Kenya was gripped by emotion and unrest on Thursday as thousands of mourners flooded Nairobi’s international airport to welcome home the body of veteran opposition leader Raila Odinga, who died on Wednesday at the age of 80 in India, where he had been receiving medical treatment. Odinga, a towering figure in Kenyan politics for more than four decades, was revered for his role in the fight for democracy and his five presidential bids that shaped the nation’s political landscape.

President William Ruto and senior government officials had gathered at Jomo Kenyatta International Airport to receive Odinga’s body with full military honours. But as the casket was being offloaded from the plane, waves of supporters waving flags, branches, and chanting “Baba!” — Odinga’s nickname meaning “father” in Swahili — stormed the airside, temporarily halting the ceremony. The chaos forced airport operations to be suspended for nearly two hours before order was restored.

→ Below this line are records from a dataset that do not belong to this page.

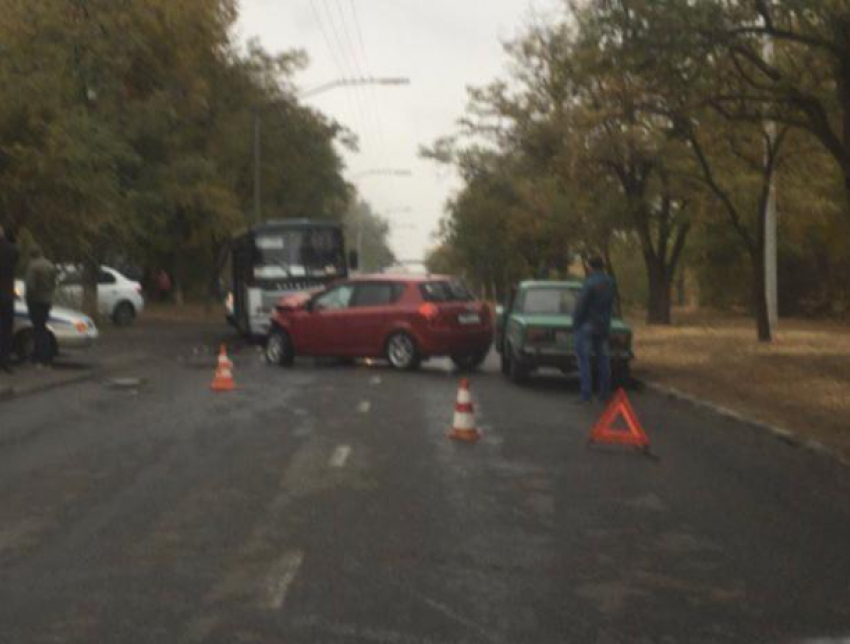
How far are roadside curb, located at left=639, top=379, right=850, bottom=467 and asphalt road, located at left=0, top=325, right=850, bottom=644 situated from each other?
14 centimetres

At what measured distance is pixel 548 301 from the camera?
70.6 feet

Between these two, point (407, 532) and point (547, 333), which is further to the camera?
point (547, 333)

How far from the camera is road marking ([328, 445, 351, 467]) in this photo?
38.4 feet

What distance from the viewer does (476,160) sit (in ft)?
191

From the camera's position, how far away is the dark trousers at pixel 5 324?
1995 centimetres

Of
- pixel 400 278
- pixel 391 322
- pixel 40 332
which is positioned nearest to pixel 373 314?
pixel 391 322

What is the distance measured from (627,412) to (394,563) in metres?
5.77

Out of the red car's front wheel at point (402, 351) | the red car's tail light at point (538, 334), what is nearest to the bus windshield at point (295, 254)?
the red car's front wheel at point (402, 351)

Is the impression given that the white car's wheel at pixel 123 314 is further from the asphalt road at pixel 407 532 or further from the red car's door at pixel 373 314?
the asphalt road at pixel 407 532

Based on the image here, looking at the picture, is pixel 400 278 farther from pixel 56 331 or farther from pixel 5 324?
pixel 5 324

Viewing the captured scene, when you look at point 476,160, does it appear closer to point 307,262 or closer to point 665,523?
point 307,262

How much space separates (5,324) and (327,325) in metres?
6.28

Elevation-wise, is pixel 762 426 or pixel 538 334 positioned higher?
pixel 538 334

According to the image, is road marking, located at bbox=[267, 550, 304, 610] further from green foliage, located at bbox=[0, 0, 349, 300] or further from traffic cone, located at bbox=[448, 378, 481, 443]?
green foliage, located at bbox=[0, 0, 349, 300]
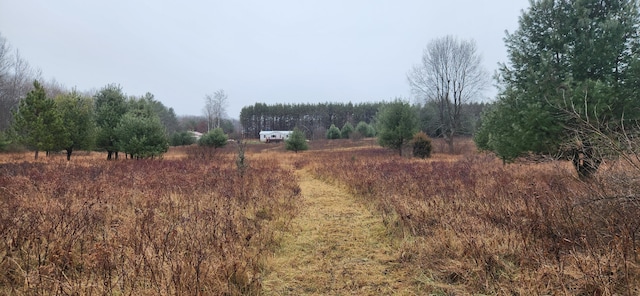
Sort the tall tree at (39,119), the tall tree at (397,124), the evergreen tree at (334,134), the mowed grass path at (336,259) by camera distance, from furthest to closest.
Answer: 1. the evergreen tree at (334,134)
2. the tall tree at (397,124)
3. the tall tree at (39,119)
4. the mowed grass path at (336,259)

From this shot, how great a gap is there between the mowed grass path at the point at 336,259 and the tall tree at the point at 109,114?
63.8ft

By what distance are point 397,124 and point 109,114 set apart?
73.5 ft

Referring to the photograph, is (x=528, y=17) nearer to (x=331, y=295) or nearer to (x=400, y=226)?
(x=400, y=226)

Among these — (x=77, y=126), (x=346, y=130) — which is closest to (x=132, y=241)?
(x=77, y=126)

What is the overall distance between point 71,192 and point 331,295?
6.96 m

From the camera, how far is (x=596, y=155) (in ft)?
13.8

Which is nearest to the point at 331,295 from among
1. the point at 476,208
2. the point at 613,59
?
the point at 476,208

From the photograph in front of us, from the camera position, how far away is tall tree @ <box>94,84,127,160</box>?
20750mm

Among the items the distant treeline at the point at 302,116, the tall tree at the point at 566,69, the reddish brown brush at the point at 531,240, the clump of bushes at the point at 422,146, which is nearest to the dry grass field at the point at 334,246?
the reddish brown brush at the point at 531,240

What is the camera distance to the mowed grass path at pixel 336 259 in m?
3.25

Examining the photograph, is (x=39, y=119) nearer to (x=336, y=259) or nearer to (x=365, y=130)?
(x=336, y=259)

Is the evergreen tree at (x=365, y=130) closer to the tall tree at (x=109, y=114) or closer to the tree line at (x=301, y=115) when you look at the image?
the tree line at (x=301, y=115)

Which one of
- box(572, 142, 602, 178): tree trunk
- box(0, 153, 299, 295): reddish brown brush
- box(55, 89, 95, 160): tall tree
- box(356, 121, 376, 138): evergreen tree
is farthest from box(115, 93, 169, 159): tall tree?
box(356, 121, 376, 138): evergreen tree

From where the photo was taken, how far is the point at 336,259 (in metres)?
4.04
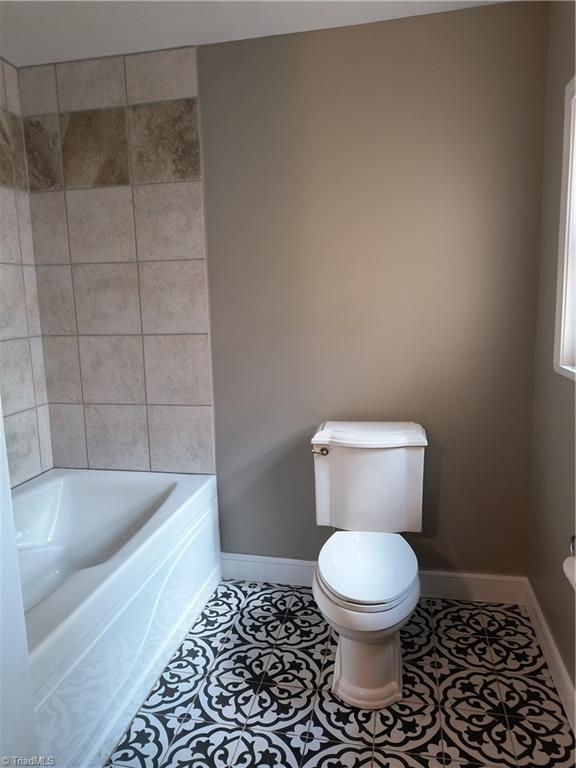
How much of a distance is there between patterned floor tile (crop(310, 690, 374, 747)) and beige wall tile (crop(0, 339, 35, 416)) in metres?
1.76

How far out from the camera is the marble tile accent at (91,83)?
91.0 inches

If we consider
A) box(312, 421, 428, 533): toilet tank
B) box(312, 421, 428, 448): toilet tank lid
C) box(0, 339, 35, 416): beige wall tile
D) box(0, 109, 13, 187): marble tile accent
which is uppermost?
box(0, 109, 13, 187): marble tile accent

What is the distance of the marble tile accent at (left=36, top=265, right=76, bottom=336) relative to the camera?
8.23 feet

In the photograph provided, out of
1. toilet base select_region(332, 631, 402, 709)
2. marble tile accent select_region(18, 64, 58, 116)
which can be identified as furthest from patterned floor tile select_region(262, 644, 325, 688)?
marble tile accent select_region(18, 64, 58, 116)

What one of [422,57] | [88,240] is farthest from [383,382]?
[88,240]

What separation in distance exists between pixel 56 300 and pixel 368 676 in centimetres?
212

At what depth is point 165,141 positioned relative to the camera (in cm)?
231

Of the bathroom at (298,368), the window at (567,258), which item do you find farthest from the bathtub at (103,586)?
the window at (567,258)

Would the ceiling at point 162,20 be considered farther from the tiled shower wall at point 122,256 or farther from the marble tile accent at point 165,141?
the marble tile accent at point 165,141

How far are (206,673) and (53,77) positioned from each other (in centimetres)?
261

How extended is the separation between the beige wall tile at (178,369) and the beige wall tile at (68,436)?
431mm

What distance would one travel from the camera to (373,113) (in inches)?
84.0

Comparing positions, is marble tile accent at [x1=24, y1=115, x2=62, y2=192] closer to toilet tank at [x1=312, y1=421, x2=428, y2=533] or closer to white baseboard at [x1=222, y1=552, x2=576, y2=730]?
toilet tank at [x1=312, y1=421, x2=428, y2=533]

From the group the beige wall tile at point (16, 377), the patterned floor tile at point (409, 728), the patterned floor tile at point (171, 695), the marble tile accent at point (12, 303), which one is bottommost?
the patterned floor tile at point (409, 728)
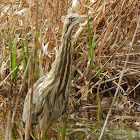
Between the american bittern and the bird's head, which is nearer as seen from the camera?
the bird's head

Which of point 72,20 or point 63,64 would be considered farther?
point 63,64

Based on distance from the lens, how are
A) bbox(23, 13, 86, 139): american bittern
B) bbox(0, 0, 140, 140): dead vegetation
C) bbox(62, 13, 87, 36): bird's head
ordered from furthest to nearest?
bbox(0, 0, 140, 140): dead vegetation → bbox(23, 13, 86, 139): american bittern → bbox(62, 13, 87, 36): bird's head

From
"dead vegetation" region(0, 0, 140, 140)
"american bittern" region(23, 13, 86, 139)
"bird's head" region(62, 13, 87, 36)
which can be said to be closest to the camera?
"bird's head" region(62, 13, 87, 36)

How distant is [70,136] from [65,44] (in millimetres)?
818

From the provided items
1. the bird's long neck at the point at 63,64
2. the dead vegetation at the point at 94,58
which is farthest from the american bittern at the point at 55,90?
the dead vegetation at the point at 94,58

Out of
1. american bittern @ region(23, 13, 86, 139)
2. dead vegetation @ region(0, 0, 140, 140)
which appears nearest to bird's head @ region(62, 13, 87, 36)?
american bittern @ region(23, 13, 86, 139)

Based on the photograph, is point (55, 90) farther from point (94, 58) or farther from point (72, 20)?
point (94, 58)

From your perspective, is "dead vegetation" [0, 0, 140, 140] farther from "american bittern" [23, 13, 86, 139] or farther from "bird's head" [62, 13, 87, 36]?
"bird's head" [62, 13, 87, 36]

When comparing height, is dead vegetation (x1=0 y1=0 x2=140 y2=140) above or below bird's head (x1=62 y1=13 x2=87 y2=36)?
below

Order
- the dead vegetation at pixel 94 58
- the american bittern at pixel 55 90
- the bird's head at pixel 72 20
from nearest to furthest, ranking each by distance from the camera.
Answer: the bird's head at pixel 72 20, the american bittern at pixel 55 90, the dead vegetation at pixel 94 58

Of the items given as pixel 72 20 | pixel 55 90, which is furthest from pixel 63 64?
pixel 72 20

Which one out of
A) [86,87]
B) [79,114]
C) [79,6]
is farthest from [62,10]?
[79,114]

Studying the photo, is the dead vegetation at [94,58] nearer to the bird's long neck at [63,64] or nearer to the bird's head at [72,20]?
the bird's long neck at [63,64]

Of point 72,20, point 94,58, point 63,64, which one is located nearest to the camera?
point 72,20
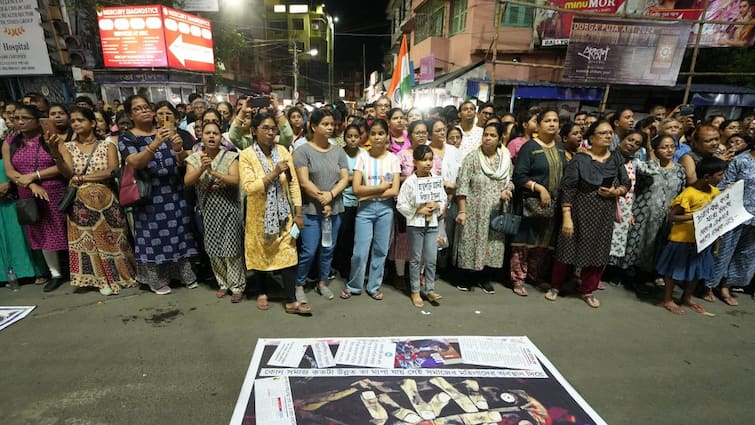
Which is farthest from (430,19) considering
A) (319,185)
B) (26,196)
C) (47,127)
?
(26,196)

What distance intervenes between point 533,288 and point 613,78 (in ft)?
24.4

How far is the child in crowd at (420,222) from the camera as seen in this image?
310 cm

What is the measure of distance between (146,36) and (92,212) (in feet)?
46.0

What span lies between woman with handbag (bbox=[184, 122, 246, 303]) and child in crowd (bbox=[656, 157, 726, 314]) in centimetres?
395

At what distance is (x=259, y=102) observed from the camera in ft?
11.7

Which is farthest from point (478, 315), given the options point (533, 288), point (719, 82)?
point (719, 82)

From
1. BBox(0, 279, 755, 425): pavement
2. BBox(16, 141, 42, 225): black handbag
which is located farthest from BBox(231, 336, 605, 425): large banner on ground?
BBox(16, 141, 42, 225): black handbag

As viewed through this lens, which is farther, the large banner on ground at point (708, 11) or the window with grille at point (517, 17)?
the window with grille at point (517, 17)

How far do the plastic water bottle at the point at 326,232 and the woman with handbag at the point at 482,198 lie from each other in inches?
47.1

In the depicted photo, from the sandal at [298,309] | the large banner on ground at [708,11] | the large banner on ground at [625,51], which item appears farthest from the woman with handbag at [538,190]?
the large banner on ground at [708,11]

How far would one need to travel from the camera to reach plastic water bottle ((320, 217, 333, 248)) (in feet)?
10.6

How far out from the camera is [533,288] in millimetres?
3824

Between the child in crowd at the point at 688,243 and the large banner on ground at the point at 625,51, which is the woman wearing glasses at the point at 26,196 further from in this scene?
the large banner on ground at the point at 625,51

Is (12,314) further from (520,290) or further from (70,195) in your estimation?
(520,290)
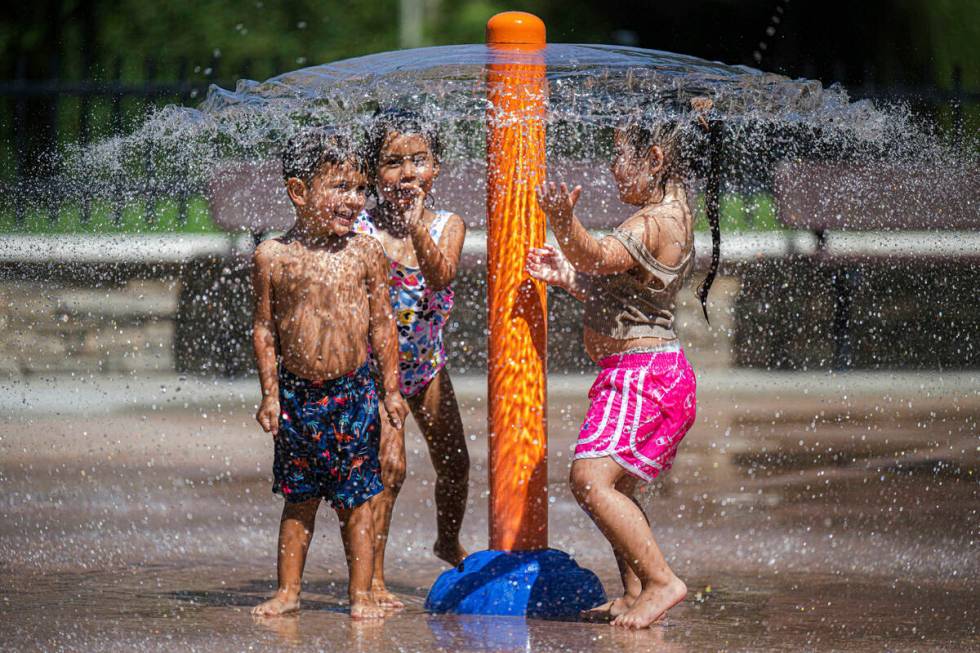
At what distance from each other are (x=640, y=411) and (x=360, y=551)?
0.71 m

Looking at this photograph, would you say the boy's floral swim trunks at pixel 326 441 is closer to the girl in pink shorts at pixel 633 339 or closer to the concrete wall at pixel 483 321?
the girl in pink shorts at pixel 633 339

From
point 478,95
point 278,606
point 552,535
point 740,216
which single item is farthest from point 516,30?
point 740,216

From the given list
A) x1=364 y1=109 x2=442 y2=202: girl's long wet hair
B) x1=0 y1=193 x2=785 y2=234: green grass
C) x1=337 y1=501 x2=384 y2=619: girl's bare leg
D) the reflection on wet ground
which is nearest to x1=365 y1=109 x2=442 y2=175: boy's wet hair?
x1=364 y1=109 x2=442 y2=202: girl's long wet hair

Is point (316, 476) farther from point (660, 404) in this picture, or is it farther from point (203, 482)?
point (203, 482)

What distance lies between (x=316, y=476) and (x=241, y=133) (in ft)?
3.09

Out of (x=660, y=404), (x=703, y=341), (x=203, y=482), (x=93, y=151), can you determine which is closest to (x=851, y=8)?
(x=703, y=341)

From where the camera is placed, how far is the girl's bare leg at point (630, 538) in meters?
3.44

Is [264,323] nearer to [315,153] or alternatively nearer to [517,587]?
[315,153]

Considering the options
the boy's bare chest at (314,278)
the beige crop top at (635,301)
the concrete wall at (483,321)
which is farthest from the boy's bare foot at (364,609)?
the concrete wall at (483,321)

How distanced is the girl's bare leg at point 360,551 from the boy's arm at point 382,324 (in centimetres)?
22

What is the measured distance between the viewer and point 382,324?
3.66 metres

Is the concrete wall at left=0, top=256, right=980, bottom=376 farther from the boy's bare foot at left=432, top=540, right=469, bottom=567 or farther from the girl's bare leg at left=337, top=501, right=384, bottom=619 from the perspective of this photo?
the girl's bare leg at left=337, top=501, right=384, bottom=619

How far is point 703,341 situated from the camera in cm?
916

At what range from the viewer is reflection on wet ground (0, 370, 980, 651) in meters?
3.43
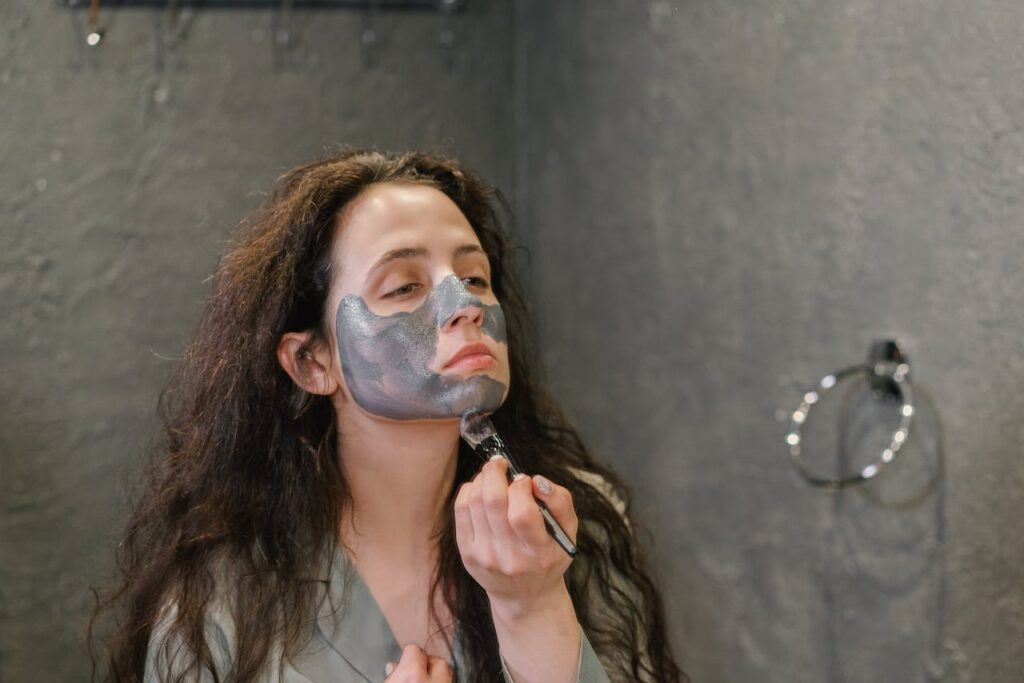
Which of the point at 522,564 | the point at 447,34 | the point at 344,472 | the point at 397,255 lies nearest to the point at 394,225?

The unrest spread beyond the airport as mourners tried to breach the gates of parliament, where Odinga’s body was initially set to lie in state before the venue was changed to a Nairobi sports stadium. Tens of thousands of Kenyans, many too young to remember his early activism, marched and rode motorbikes to the stadium to pay their respects. “We are enjoying our freedoms today because of his struggle,” said university student Felix Ambani Uneck. Another mourner, Khahija Dennis, reflected: “This is our final goodbye to Baba — in a place that belongs to the people he loved.”